● REQUIRED ACTION
Find the line with "Vintage Barbecue Sauce Labels" in the entries below, then output every line from it down to the line with "The Asia Society", exactly and with no pictures.

● TASK INPUT
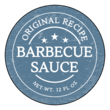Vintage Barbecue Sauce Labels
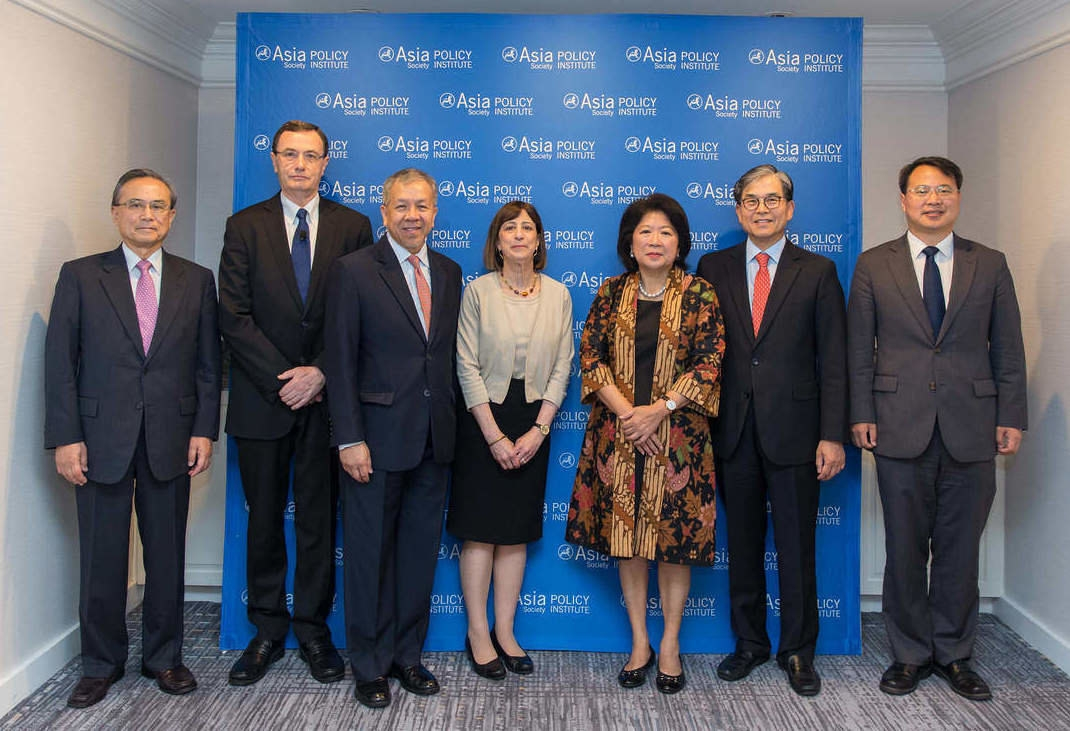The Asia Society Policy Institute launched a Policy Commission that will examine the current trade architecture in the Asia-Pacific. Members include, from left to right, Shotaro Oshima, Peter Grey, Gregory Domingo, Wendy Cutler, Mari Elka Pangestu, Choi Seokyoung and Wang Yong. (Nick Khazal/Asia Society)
* * *
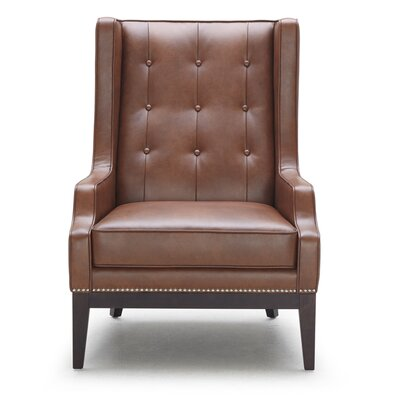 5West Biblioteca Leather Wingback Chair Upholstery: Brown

● TASK OUTPUT
Vintage Barbecue Sauce Labels
The Asia Society Policy Institute launched a Policy Commission that will examine the current trade architecture in the Asia-Pacific. Members include, from left to right, Shotaro Oshima, Peter Grey, Gregory Domingo, Wendy Cutler, Mari Elka Pangestu, Choi Seokyoung and Wang Yong. (Nick Khazal/Asia Society)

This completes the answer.